**Estratto:**

Cop26, cosa manca alle promesse di Glasgow perché l'agricoltura diventi davvero sostenibile

Cop26, cosa manca alle promesse di Glasgow perché l'agricoltura diventi davvero sostenibile
(ansa)
La transizione dei sistemi agroalimentari verso modelli più resilienti e sostenibili è urgente. Ma a fronte degli annunci resta il divario economico: le risorse messe a disposizione non bastano
3 minuti di lettura

Manghi in Sicilia, uva da champagne in Inghilterra, caffè tropicale in pericolo, cacao a rischio crollo produzione. I sistemi agroalimentari sono messi a dura prova dalle alterazioni del clima. Ondate di caldo sempre più intense, periodi siccitosi sempre più frequenti e perturbazioni atmosferiche sempre più violente stanno portando a una netta riduzione delle rese agricole. Ai tavoli di Glasgow tuttavia l'agricoltura e la transizione dei sistemi agroalimentari verso modelli più resilienti e sostenibili rimane un argomento laterale.
 

Abbondano gli allarmi lanciati da società civile e Nazioni Unite. "Senza un'azione urgente sui cambiamenti climatici, altri 100 milioni di persone in Africa potrebbero essere trascinati nella povertà estrema nelle prossime otto stagioni, ovvero più di 10 milioni di persone ogni anno fino al 2030", ha affermato l'inviata speciale per la sicurezza alimentare ONU, Agnes Kalibata, durante il Dialogo ministeriale sull'adattamento. "Un'attenzione tempestiva ai sistemi alimentari produrrà soluzioni reali per evitare ulteriori danni all'ambiente".
 

Numerosi sono gli strumenti che da una parte promuovano lo sviluppo di modelli agricoli in grado di adattarsi ai cambiamenti climatici e che dall'altra forniscano incentivi ai produttori affinché possano acquisire gli strumenti e i mezzi necessari per mettere in atto questi adattamenti.
 

Durante la sesta giornata di negoziati, 45 governi guidati dal Regno Unito si sono impegnati ad investire complessivamente 4 miliardi di dollari in azioni per implementare sistemi agricoli rigenerativi e resilienti.
 

Fondi per lo sviluppo di sementi più resistenti alle alterazioni climatiche e in soluzioni per migliorare la salute del suolo, oltre che per rendere accessibili queste innovazioni agli agricoltori di tutto il mondo. Stati Uniti ed Emirati Arabi Uniti hanno invece lanciato l'Agriculture Innovation Mission for Climate (AIM4C), un'iniziativa che cerca di affrontare la crisi climatica nel settore agricolo attraverso ingenti investimenti in ricerca e innovazione e una serrata cooperazione tra Paesi per condividere conoscenze e buone pratiche. Il programma punta a coinvolgere non solo i governi, ma anche il terzo settore, tra cui organizzazioni non governative, enti filantropici, organizzazioni internazionali ed anche aziende sempre con lo scopo di migliorare ed implementare le tecnologie in campo agricolo. Slow Food invece ha presentato il proprio piano di agroecologia per far crescere la produzione alimentare e dimezzare gli scarti entro il 2050.

**Dati forniti:**
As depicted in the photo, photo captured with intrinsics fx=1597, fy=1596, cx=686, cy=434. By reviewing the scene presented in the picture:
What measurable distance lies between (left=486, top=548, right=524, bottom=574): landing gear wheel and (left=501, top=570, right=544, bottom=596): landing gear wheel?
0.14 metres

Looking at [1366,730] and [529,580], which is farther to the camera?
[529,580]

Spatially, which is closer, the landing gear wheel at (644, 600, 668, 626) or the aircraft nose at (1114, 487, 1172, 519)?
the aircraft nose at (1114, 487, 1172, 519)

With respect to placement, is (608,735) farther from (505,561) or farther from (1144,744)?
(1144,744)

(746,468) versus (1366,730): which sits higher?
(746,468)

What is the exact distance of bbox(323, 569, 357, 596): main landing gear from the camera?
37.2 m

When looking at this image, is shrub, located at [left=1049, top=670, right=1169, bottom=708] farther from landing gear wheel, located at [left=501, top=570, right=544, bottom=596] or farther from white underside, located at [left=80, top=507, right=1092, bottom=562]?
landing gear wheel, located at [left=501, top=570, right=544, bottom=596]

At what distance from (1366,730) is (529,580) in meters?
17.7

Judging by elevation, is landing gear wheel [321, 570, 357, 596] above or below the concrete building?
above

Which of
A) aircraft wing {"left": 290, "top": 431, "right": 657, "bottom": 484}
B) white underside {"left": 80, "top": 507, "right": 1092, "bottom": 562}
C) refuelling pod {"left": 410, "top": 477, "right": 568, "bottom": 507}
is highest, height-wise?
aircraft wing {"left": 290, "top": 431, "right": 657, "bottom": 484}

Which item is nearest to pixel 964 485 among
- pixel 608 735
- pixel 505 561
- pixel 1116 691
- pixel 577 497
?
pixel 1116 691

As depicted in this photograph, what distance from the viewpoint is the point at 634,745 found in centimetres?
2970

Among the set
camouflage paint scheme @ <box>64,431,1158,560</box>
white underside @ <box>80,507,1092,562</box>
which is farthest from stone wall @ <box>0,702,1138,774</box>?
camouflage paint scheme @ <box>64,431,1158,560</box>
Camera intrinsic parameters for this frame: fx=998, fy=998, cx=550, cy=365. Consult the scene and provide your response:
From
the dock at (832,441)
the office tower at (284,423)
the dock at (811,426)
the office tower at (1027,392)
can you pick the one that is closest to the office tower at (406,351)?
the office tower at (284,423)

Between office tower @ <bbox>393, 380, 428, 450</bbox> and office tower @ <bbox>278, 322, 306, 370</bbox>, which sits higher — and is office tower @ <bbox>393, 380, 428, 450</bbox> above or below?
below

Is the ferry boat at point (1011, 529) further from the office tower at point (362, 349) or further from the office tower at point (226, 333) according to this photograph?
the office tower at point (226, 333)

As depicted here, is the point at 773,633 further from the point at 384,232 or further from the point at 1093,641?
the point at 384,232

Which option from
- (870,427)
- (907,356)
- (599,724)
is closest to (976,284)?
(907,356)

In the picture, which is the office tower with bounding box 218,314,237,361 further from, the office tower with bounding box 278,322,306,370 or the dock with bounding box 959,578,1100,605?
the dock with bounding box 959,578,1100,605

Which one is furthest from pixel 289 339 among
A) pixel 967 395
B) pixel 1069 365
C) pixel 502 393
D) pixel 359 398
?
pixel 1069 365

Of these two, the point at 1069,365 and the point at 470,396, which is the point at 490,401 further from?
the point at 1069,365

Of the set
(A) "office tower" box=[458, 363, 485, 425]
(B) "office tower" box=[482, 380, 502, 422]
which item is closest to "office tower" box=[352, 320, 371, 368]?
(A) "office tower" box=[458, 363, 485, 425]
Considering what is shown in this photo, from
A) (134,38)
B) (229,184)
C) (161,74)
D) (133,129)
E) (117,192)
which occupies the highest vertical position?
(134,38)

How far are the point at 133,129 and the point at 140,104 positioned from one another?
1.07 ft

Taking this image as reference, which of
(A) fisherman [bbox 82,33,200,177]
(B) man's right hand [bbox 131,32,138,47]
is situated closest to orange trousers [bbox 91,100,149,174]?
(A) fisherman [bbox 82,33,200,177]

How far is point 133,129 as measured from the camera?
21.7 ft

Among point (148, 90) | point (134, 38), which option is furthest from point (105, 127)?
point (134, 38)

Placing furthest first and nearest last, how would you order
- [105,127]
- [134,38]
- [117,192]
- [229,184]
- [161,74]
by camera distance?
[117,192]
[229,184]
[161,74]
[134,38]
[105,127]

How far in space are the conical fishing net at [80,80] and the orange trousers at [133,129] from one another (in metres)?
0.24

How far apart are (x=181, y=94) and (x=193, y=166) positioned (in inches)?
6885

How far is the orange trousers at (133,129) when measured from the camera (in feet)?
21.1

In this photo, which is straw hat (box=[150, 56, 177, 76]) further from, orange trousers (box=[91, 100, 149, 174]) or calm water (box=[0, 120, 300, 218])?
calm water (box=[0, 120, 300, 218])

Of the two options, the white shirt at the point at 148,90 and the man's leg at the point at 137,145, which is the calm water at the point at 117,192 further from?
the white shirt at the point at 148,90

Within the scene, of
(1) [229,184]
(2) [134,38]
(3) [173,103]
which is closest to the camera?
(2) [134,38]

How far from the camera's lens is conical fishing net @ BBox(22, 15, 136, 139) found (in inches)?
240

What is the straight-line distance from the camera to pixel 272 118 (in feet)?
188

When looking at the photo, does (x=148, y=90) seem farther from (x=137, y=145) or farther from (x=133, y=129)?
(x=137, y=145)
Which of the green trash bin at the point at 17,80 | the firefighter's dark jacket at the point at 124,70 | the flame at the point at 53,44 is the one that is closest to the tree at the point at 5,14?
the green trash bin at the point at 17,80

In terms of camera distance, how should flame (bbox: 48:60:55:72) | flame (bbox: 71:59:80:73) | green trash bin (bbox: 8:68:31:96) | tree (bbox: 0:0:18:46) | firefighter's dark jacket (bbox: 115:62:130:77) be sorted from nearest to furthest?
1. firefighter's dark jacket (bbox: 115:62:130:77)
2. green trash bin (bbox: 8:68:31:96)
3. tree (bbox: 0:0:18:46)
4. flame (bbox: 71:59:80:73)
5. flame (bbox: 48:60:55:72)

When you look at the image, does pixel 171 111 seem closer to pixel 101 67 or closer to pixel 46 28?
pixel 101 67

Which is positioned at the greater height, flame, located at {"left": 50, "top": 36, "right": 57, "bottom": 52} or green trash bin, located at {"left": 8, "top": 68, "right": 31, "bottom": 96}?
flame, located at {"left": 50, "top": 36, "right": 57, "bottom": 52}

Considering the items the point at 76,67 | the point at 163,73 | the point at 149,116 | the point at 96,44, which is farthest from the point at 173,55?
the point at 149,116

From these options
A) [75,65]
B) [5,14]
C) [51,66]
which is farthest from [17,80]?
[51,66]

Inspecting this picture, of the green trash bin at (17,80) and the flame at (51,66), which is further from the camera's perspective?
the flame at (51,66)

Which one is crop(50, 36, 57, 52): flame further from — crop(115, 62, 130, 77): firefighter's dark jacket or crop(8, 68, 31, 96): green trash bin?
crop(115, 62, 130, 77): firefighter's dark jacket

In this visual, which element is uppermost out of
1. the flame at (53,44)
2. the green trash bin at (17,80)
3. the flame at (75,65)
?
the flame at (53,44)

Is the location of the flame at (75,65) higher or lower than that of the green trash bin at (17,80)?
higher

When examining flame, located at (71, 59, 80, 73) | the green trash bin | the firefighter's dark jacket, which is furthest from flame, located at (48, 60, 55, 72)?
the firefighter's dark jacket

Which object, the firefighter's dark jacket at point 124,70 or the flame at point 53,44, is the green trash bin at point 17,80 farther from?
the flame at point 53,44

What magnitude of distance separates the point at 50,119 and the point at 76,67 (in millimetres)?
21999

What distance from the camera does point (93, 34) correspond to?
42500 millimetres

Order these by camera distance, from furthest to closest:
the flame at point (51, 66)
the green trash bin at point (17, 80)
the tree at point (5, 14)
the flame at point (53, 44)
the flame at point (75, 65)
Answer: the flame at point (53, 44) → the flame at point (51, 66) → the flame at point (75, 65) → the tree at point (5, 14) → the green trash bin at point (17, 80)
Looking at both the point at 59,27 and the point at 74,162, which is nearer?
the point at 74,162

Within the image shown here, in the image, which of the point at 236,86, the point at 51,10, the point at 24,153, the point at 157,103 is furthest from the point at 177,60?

**Consegna A:**
Secondo l'articolo sull'agricoltura alla Cop26, quale somma complessiva si sono impegnati a investire i 45 governi guidati dal Regno Unito?
**Consegna B:**
Scrivi il seguito dell'articolo sull'agricoltura alla Cop26, partendo subito dopo la frase sul piano di agroecologia di Slow Food.
Le righe di dati costituiscono materiale a sé, distinto dall'articolo sull'agricoltura alla Cop26.

**Risposta A:**
4 miliardi di dollari, in azioni per implementare sistemi agricoli rigenerativi e resilienti.

**Risposta B:**
Il gap economico

Accanto agli annunci perdura però il divario economico: le risorse messe a disposizione non bastano. Pochi Paesi hanno la capacità di gestirli o di investire e gestire le tecnologie necessarie per la transizione. È fondamentale che la condivisione di conoscenze tra i Paesi sia reale, che coinvolga globalmente gli addetti al settore agroalimentare, dai piccoli produttori che vivono nelle campagne africane ai grandi colossi dell'agribusiness, è l'allarme lanciato a più riprese da organizzazioni ambientaliste. La crisi climatica sta certamente colpendo tutti, ma le popolazioni economicamente più vulnerabili sono quelle che stanno subendo le conseguenze più gravi e disastrose.
 

Clima, i Paesi più vulnerabili in ginocchio

Solo negli ultimi due anni si è assistito a un incessante susseguirsi di eventi calamitosi che hanno messo in ginocchio le economie più fragili: dall'estrema siccità vissuta in Argentina e Brasile che ha portato a una drastica riduzione della portata di uno dei fiumi più importanti del continente, il rio Paranà, alle piogge torrenziali che si sono abbattute su India e Filippine, all'immensa invasione di locuste nel corno d'Africa e ancora ai devastanti incendi che hanno divorato parte della foresta amazzonica. Questi sono solo alcuni degli avvenimenti che hanno portato alla distruzione di migliaia di ettari di raccolti e che hanno messo a repentaglio la vita di milioni di coltivatori, la cui stessa sussistenza dipende dai proventi della terra che lavorano. Le conseguenze della perdita di milioni di tonnellate di prodotti agricoli hanno fatto repentinamente crescere l'insicurezza alimentare a scala globale, con i Paesi in via di sviluppo che subiscono le ripercussioni maggiori.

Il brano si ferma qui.